(Rows from a spatial reasoning dataset)
____________________

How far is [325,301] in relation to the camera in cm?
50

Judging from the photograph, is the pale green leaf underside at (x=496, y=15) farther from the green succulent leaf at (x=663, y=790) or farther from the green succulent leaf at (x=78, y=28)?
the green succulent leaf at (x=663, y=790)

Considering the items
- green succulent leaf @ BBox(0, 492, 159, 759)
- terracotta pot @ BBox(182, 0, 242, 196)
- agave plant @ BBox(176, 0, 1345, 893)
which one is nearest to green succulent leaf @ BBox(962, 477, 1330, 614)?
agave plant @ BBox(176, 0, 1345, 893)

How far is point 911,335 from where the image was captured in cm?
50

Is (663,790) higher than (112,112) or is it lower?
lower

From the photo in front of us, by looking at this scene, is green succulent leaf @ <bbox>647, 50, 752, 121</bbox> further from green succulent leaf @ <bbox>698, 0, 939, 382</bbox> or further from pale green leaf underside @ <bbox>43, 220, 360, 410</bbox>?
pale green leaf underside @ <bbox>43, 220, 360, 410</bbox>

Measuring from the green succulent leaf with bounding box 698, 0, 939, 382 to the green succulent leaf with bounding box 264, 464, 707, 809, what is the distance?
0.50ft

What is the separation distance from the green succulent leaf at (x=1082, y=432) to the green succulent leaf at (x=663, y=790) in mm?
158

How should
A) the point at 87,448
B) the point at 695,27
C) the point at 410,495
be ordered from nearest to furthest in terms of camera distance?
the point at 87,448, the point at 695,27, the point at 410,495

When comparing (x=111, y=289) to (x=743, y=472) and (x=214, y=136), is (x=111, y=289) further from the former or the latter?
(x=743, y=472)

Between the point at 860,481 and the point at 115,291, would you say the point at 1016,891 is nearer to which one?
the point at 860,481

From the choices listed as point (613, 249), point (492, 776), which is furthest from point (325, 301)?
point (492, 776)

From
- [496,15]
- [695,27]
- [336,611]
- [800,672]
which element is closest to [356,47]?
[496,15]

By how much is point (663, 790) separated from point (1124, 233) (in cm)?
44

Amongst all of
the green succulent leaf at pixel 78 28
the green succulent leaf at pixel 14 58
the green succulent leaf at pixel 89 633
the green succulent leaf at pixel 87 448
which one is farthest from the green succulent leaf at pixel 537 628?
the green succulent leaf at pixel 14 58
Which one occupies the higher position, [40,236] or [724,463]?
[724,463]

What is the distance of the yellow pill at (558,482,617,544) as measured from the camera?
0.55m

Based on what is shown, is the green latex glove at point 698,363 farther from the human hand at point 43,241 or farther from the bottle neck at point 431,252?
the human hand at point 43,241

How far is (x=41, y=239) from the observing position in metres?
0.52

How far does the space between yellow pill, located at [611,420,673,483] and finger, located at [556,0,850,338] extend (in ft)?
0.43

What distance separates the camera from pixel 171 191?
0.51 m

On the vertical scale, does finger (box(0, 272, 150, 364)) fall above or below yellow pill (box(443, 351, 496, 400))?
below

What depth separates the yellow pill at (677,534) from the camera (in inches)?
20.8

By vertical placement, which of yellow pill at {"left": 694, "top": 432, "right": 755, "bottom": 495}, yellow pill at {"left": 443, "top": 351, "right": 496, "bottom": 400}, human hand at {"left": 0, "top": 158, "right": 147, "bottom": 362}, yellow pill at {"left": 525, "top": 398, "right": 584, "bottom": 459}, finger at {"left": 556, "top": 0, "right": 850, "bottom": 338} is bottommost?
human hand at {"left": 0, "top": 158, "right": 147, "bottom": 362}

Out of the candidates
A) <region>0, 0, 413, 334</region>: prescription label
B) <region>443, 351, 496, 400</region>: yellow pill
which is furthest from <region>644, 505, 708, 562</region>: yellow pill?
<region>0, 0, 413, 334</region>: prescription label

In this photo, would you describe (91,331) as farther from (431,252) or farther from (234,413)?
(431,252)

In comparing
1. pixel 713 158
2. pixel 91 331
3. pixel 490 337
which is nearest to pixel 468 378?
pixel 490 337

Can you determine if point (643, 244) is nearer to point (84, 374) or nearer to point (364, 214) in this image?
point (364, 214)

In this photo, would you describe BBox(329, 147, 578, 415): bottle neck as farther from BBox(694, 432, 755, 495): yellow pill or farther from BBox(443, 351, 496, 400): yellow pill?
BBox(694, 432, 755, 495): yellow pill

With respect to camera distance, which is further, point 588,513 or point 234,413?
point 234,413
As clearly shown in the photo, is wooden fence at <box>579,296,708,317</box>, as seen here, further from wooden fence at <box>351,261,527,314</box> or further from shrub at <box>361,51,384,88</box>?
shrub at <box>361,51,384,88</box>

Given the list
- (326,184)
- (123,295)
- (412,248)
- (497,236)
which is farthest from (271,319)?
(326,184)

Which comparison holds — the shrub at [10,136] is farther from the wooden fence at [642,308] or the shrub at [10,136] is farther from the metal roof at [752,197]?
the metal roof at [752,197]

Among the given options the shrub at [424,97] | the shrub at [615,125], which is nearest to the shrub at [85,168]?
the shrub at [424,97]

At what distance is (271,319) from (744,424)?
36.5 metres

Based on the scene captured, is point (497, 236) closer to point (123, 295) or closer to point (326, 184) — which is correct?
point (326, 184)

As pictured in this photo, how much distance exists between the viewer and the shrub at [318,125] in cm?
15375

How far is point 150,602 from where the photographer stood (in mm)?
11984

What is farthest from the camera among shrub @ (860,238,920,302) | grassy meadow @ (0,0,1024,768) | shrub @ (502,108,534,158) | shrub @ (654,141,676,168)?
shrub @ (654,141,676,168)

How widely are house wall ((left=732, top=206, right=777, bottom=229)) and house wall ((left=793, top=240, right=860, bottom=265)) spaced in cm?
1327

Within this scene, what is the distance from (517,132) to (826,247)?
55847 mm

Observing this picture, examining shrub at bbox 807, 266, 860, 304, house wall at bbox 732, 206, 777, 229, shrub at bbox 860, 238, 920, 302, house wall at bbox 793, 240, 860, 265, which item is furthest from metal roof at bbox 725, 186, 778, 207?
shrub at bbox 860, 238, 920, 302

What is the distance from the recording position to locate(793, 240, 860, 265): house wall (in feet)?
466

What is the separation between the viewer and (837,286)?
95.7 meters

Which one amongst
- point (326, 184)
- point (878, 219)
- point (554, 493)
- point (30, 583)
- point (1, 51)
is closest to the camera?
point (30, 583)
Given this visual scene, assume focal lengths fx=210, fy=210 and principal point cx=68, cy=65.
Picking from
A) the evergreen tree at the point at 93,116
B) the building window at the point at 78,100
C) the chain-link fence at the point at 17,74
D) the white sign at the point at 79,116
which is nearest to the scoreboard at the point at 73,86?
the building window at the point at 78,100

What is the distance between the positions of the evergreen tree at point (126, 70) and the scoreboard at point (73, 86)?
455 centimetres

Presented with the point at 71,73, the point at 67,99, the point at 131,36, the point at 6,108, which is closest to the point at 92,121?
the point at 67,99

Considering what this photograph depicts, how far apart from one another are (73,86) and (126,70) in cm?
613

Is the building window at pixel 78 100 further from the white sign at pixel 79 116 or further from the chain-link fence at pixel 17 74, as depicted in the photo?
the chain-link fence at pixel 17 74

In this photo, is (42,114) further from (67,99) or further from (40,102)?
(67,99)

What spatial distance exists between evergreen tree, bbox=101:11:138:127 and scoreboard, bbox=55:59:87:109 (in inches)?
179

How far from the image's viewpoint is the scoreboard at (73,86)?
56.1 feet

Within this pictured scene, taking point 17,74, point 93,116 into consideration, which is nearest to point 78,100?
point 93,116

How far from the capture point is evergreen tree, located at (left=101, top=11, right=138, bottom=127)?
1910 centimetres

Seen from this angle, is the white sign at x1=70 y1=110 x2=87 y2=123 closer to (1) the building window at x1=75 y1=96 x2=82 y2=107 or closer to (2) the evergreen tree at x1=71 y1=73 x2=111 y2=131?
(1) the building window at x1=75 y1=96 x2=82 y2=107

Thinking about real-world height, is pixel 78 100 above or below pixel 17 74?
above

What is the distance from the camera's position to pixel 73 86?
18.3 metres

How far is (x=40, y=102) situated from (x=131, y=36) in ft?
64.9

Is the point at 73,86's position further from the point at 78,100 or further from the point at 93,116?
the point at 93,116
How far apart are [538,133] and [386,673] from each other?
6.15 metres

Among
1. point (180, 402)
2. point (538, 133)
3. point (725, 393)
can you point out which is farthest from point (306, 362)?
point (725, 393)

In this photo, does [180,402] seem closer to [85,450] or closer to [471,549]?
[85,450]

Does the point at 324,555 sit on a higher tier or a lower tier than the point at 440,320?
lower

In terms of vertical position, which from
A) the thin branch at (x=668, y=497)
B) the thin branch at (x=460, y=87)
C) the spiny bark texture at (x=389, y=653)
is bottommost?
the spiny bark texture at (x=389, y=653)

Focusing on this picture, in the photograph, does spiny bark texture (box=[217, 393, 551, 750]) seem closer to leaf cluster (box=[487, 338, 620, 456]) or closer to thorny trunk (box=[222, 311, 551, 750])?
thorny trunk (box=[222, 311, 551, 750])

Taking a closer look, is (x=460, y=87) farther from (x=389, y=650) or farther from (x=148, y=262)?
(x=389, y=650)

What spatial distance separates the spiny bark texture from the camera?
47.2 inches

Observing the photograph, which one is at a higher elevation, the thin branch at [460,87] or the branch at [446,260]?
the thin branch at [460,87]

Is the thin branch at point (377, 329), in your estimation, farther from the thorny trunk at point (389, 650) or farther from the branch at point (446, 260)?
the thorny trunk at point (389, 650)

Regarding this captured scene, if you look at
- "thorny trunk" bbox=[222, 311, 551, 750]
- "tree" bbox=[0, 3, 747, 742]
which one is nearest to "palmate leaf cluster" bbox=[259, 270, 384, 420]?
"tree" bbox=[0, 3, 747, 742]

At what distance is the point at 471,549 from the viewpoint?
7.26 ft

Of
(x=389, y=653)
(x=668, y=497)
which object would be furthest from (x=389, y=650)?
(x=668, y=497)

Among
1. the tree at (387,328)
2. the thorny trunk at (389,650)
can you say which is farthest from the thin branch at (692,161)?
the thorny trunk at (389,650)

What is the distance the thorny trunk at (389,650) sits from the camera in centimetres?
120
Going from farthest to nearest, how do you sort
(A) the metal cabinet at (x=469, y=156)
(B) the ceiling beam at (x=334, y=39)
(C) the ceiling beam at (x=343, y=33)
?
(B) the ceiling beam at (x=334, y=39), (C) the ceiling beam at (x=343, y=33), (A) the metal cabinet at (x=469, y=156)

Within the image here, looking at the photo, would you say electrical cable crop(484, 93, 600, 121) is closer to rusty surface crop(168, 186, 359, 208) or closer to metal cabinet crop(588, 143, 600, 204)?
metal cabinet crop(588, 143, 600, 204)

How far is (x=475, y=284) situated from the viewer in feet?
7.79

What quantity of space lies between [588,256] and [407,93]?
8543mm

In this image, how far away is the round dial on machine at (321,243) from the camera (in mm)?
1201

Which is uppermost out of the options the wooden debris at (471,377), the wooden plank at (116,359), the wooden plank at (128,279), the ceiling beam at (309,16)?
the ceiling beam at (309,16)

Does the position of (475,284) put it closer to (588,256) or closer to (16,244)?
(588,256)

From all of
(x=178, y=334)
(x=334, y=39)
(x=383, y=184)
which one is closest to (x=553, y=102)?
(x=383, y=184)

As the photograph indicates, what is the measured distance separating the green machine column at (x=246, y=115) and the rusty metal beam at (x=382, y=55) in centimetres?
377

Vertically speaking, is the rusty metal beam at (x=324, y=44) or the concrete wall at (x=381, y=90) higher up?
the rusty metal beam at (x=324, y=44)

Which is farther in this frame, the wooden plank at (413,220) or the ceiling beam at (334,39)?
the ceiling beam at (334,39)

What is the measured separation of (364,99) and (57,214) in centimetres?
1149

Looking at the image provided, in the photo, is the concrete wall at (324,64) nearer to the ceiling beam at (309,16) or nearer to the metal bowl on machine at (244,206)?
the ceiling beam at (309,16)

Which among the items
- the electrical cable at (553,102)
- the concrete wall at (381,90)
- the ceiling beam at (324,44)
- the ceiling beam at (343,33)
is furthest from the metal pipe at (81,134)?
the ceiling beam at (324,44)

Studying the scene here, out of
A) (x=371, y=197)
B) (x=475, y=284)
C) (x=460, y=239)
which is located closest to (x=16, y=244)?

____________________

**WHAT NEEDS TO BE DONE:** Please render the material between the line holding "Which comparison holds" and the line holding "36.5 metres", inclusive, as a numbered list with blank lines omitted.

**RESULT:**
1. Which comparison holds — the shrub at [10,136] is farther from the wooden fence at [642,308] or the shrub at [10,136] is farther from the metal roof at [752,197]?
2. the metal roof at [752,197]
3. Among the given options the shrub at [424,97] | the shrub at [615,125], which is nearest to the shrub at [85,168]?
4. the shrub at [424,97]
5. At what distance is (271,319) from (744,424)?
6. 36.5 metres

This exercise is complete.